Carlson et Huckabee ; À Tel-Aviv, l’interview tourne à l’orage
L’aéroport Ben Gourion n’est pas un décor habituel pour une confrontation politique de deux heures et demie. C’est pourtant dans le terminal diplomatique que Tucker Carlson a interrogé l’ambassadeur américain en Israël, Mike Huckabee, dans un échange particulièrement tendu consacré à la guerre à Gaza, aux relations bilatérales et à plusieurs dossiers sensibles.
Dès un monologue introductif de vingt-cinq minutes, Carlson a donné le ton, accusant l’ambassadeur de « travailler pour Israël » plutôt que pour les États-Unis. Huckabee a répliqué en montrant l’insigne du drapeau américain sur sa veste : « Quel drapeau est-ce que je porte ici ? » La scène résume la fracture idéologique qui traverse une partie du camp conservateur américain.
Au cœur de l’échange : le nombre de victimes civiles à Gaza. Carlson a évoqué les chiffres publiés par le ministère de la Santé de Gaza, contrôlé par le Hamas, qui fait état de plus de 17 000 enfants tués depuis le 7 octobre 2023. Huckabee a contesté la fiabilité de ces données tout en reconnaissant que « des milliers » d’enfants avaient péri, ajoutant que c’était « des milliers de trop ». Il a défendu les méthodes de Tsahal, affirmant que l’armée israélienne prévenait les civils par SMS, appels téléphoniques et tracts avant certaines frappes – un dispositif documenté, mais dont l’efficacité et la portée restent débattues.

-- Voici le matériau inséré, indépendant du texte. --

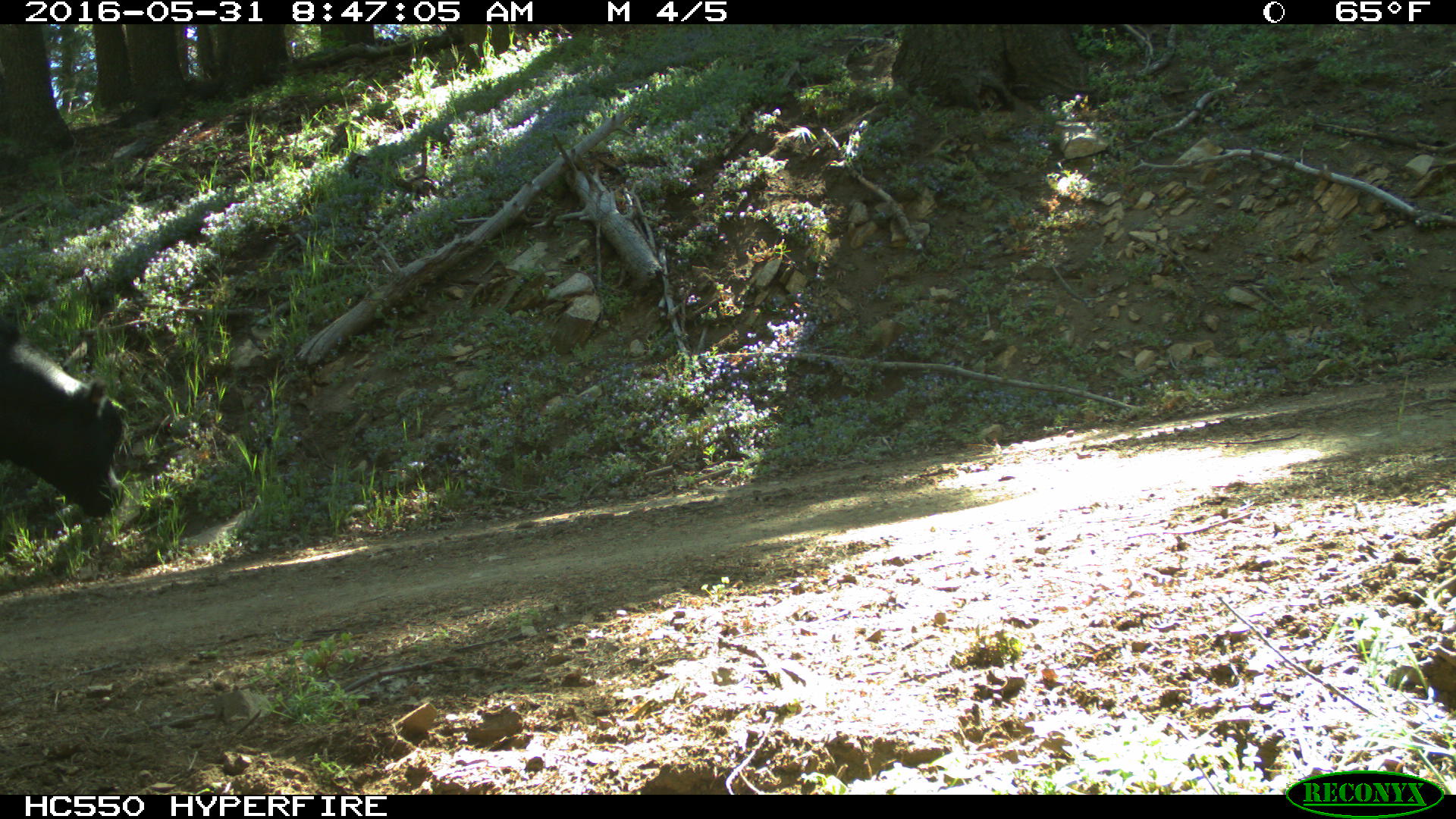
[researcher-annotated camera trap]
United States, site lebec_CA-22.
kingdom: Animalia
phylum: Chordata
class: Mammalia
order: Artiodactyla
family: Bovidae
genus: Bos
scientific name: Bos taurus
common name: domestic cow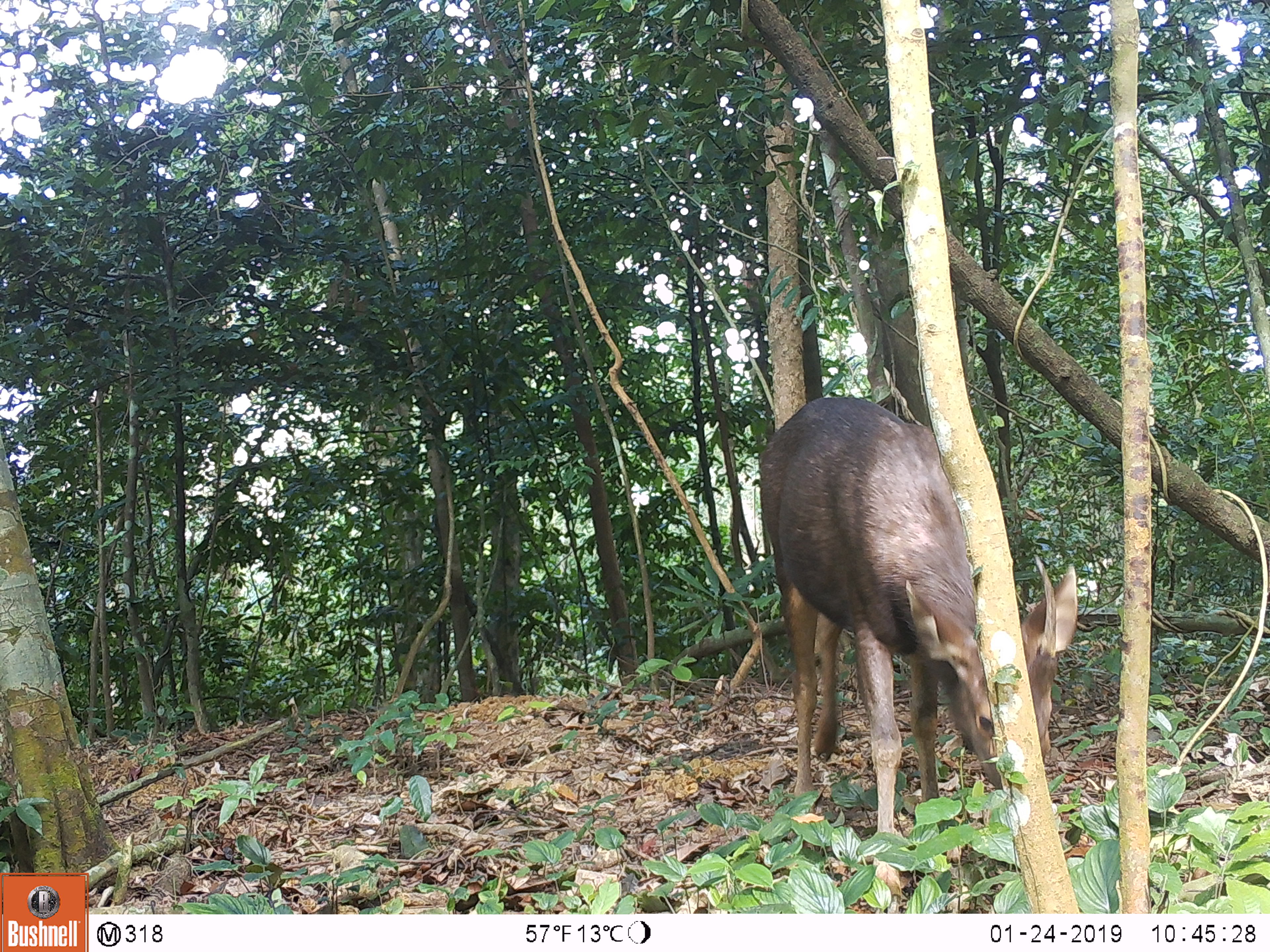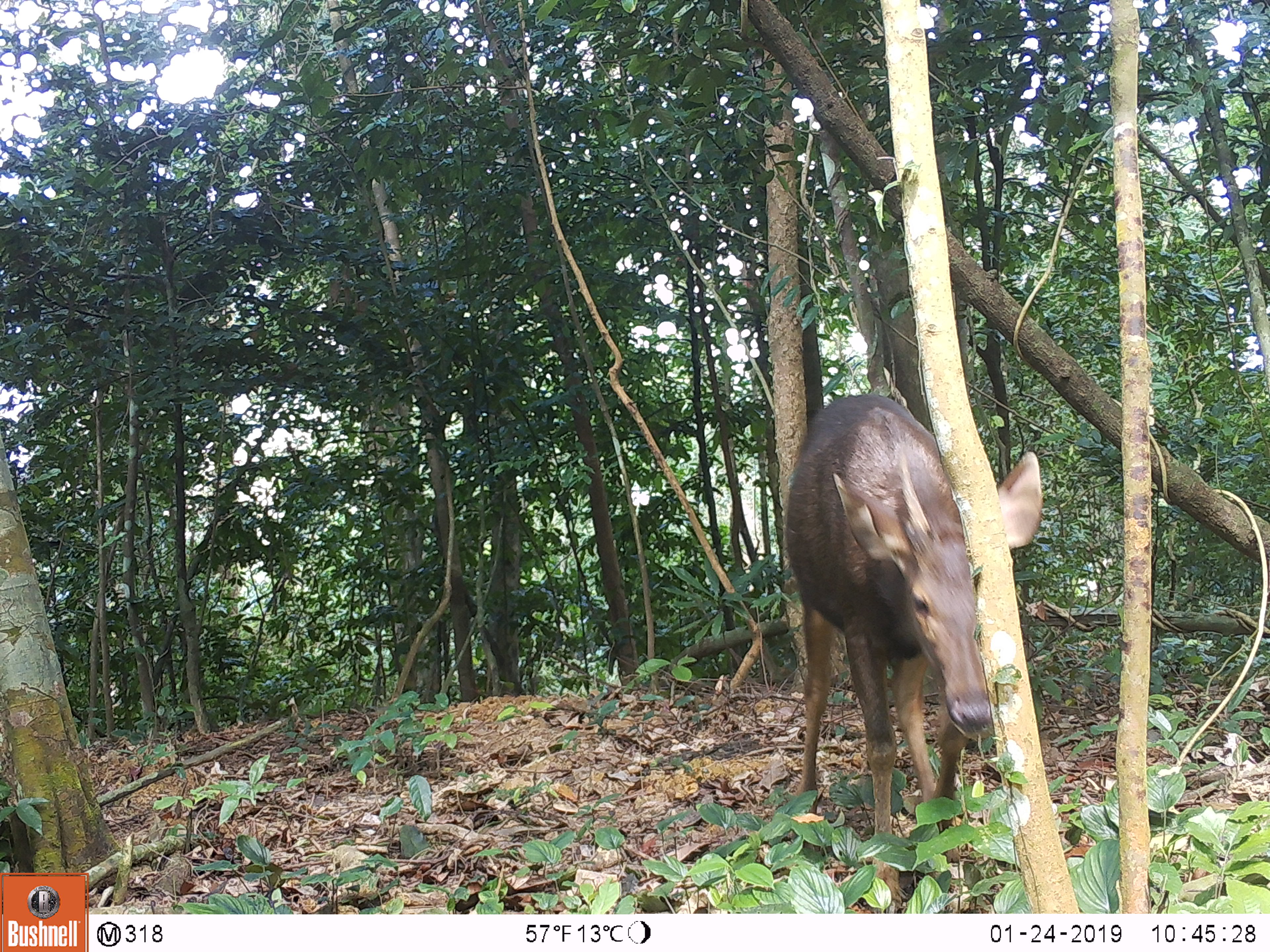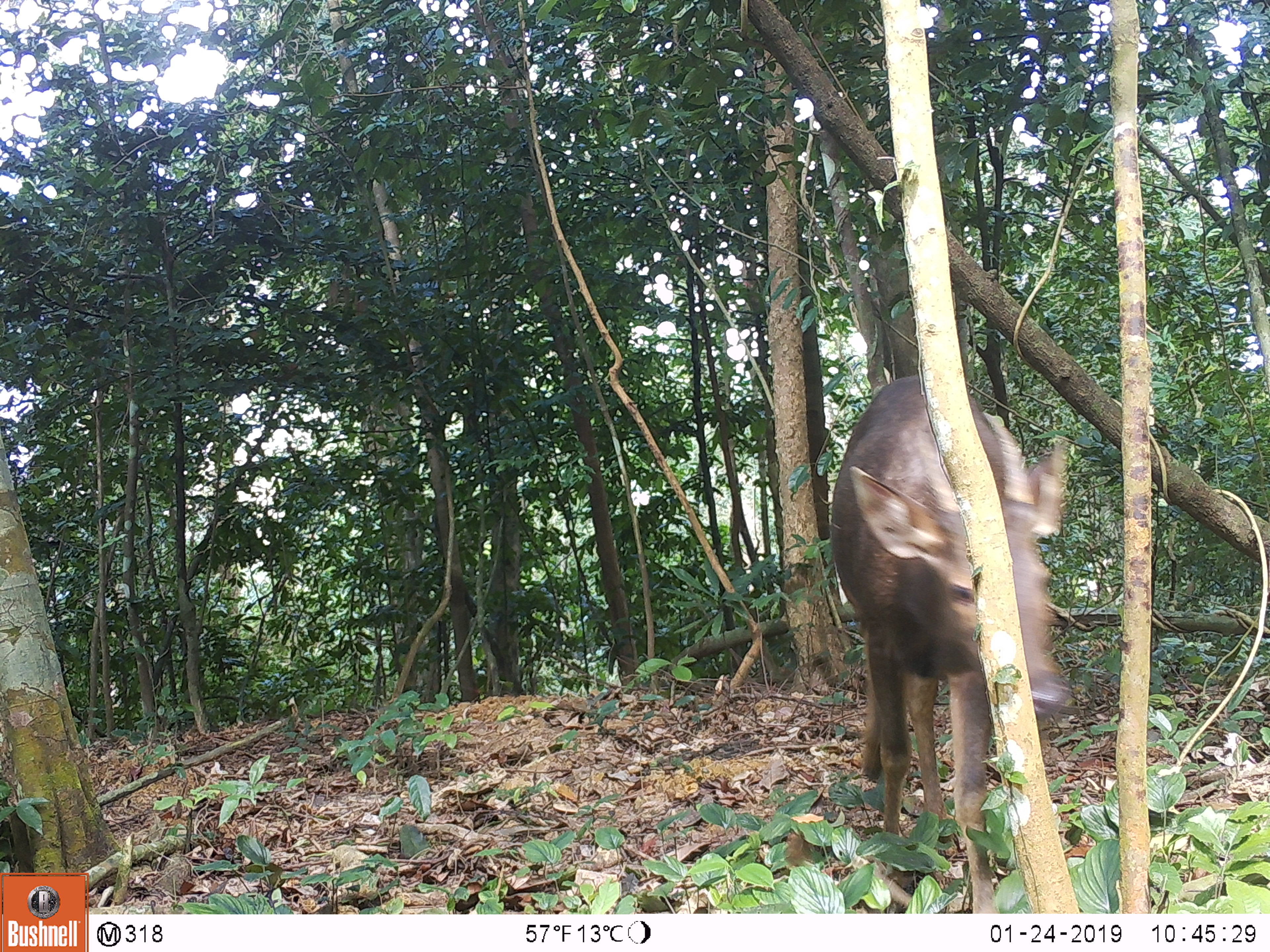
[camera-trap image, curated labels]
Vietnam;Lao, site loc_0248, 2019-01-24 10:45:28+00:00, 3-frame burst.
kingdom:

La discussion s’est ensuite déplacée vers la référence biblique à Amalek utilisée par le Premier ministre Benjamin Netanyahu au début de l’offensive terrestre. Carlson y a vu un « appel au génocide », citant un passage du livre de Samuel. Huckabee a rejeté cette interprétation, soulignant que le verset mentionné provenait du Deutéronome et relevait d’une tradition mémorielle. Le gouvernement israélien a, de son côté, défendu une lecture symbolique, rappelant que la référence à Amalek est historiquement associée à des menaces existentielles.

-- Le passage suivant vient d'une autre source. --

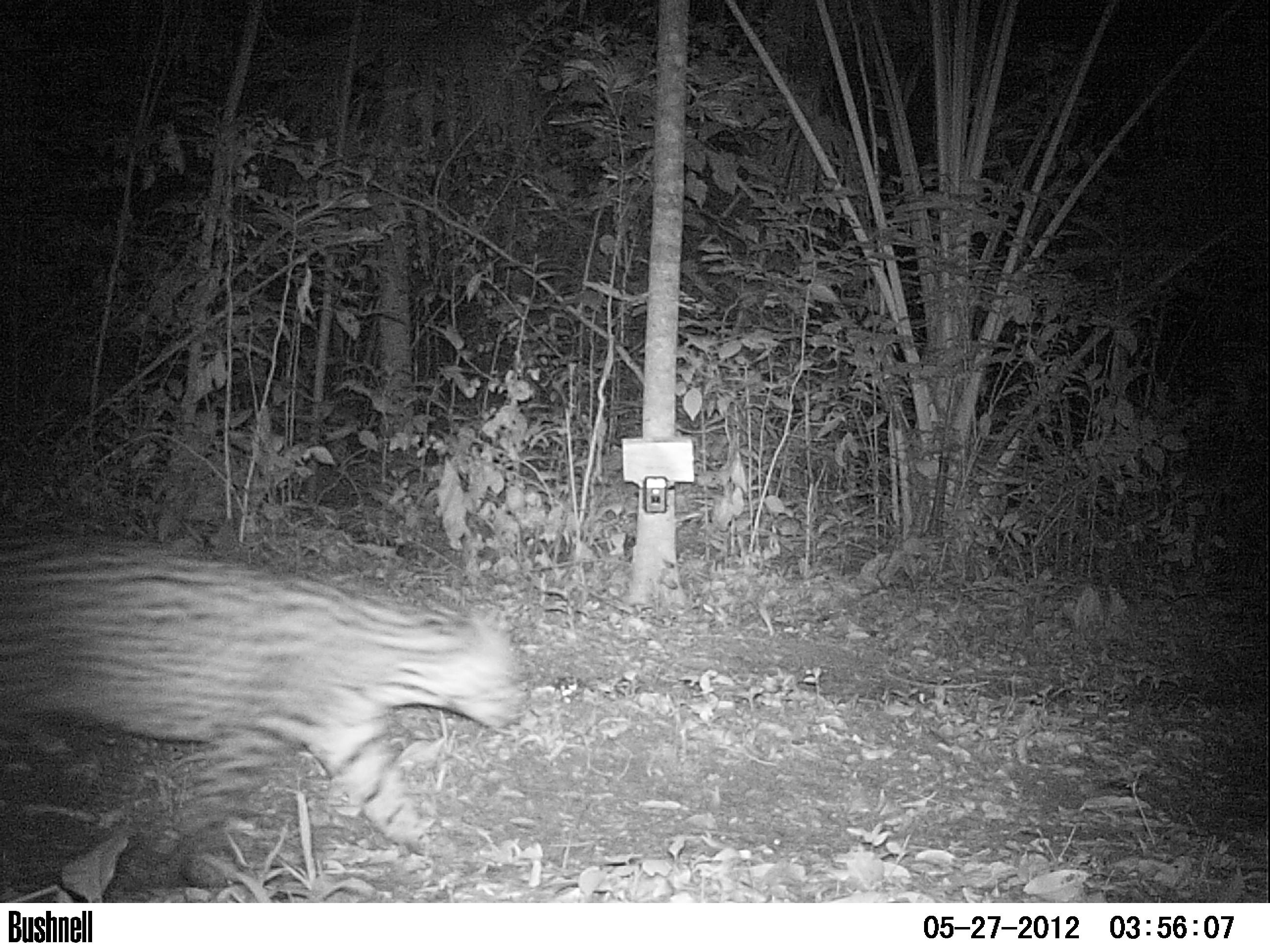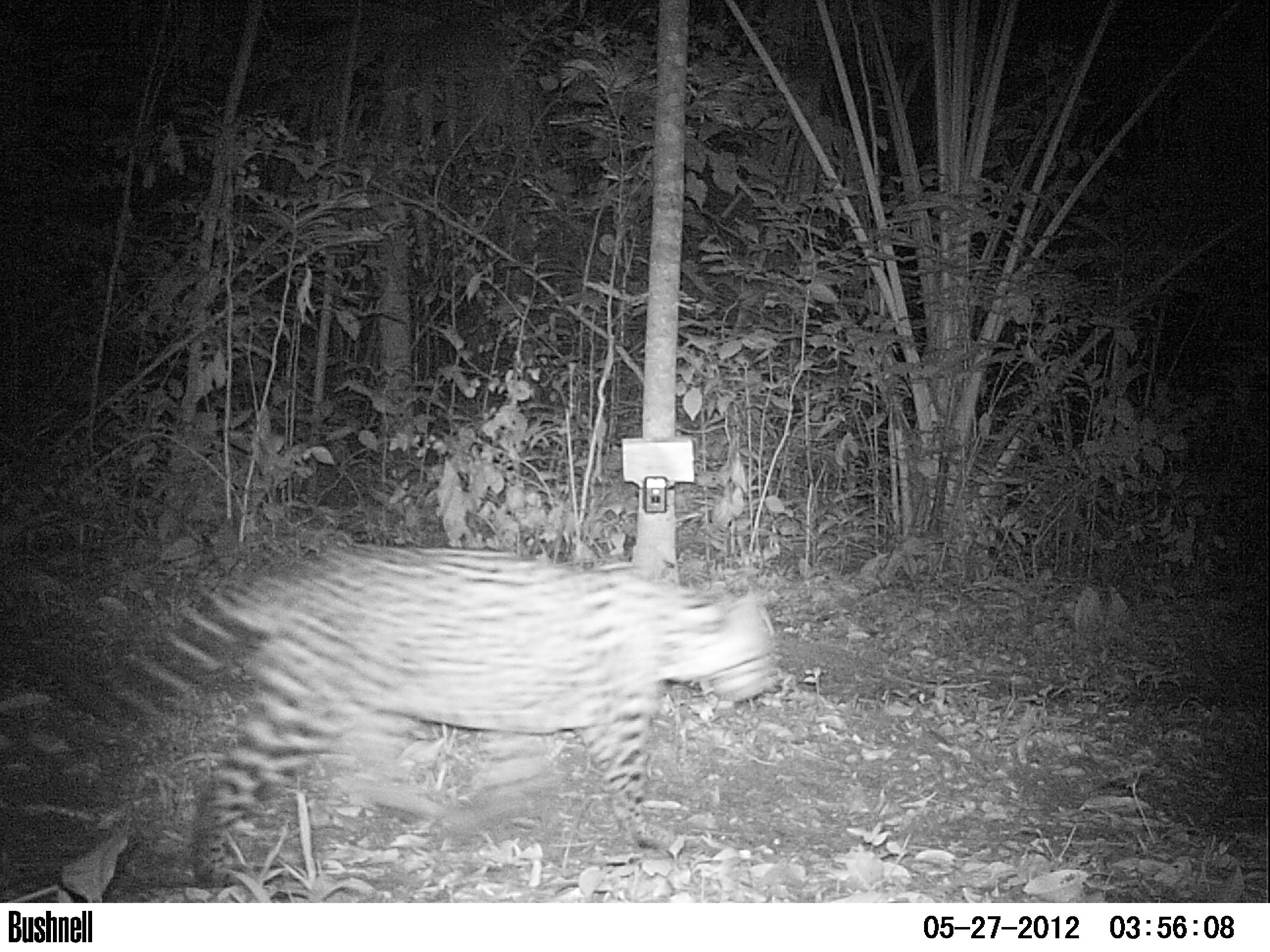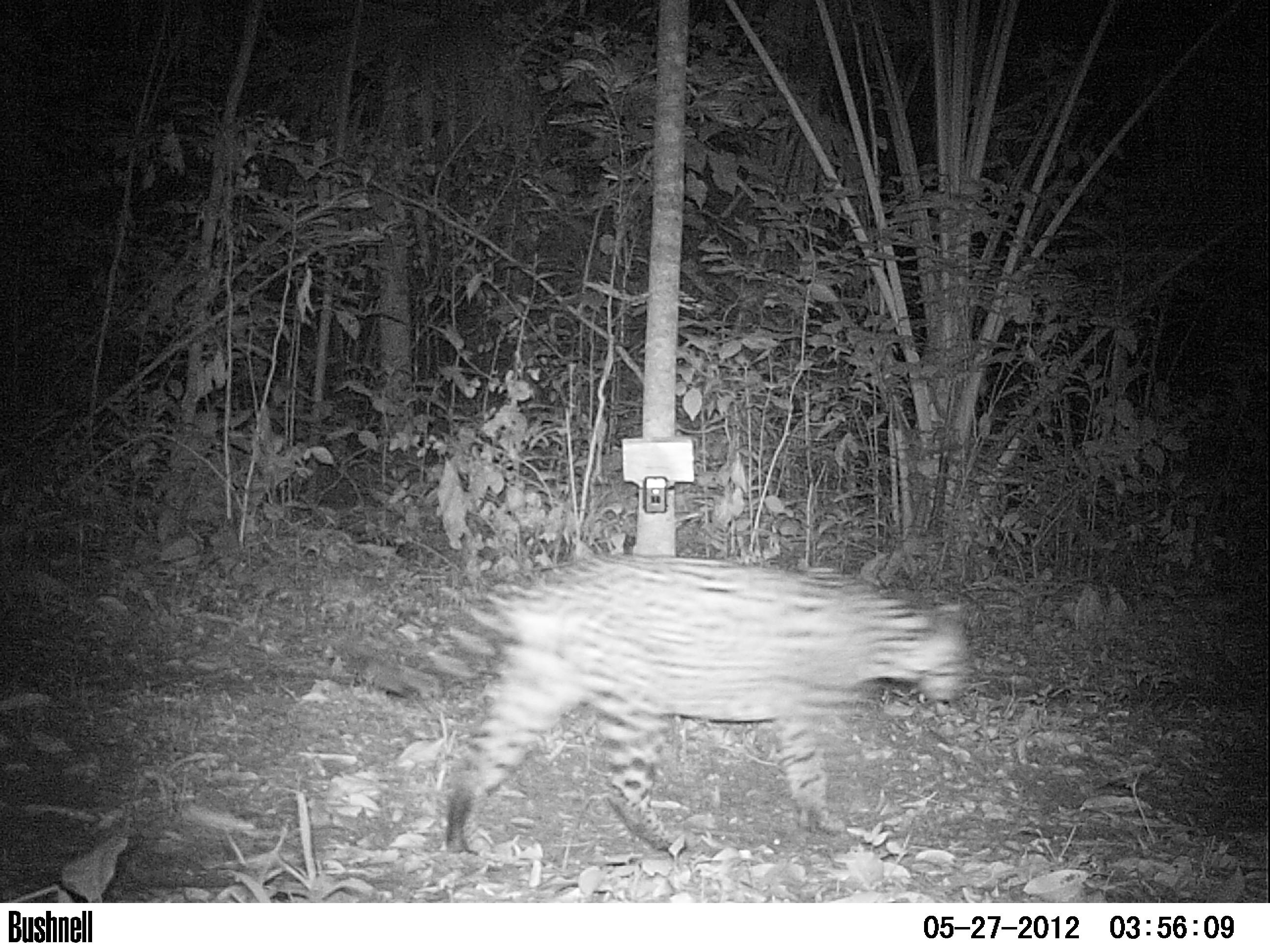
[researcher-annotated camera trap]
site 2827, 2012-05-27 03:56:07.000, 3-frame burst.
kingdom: Animalia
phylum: Chordata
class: Mammalia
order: Carnivora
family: Felidae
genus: Leopardus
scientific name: Leopardus pardalis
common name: ocelot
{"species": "Leopardus pardalis (ocelot)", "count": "1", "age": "adult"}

Autre point d’achoppement : le cas de Jonathan Pollard, condamné pour espionnage au profit d’Israël dans les années 1980. Carlson l’a qualifié de « plus grand traître de l’histoire américaine moderne ». Huckabee a confirmé l’avoir rencontré brièvement à l’ambassade après le décès de son épouse, sans y voir de geste inapproprié. Les évaluations déclassifiées de la CIA ont montré que Pollard avait transmis des informations régionales ; l’allégation selon laquelle Israël aurait partagé ces données avec l’Union soviétique n’a jamais été formellement prouvée.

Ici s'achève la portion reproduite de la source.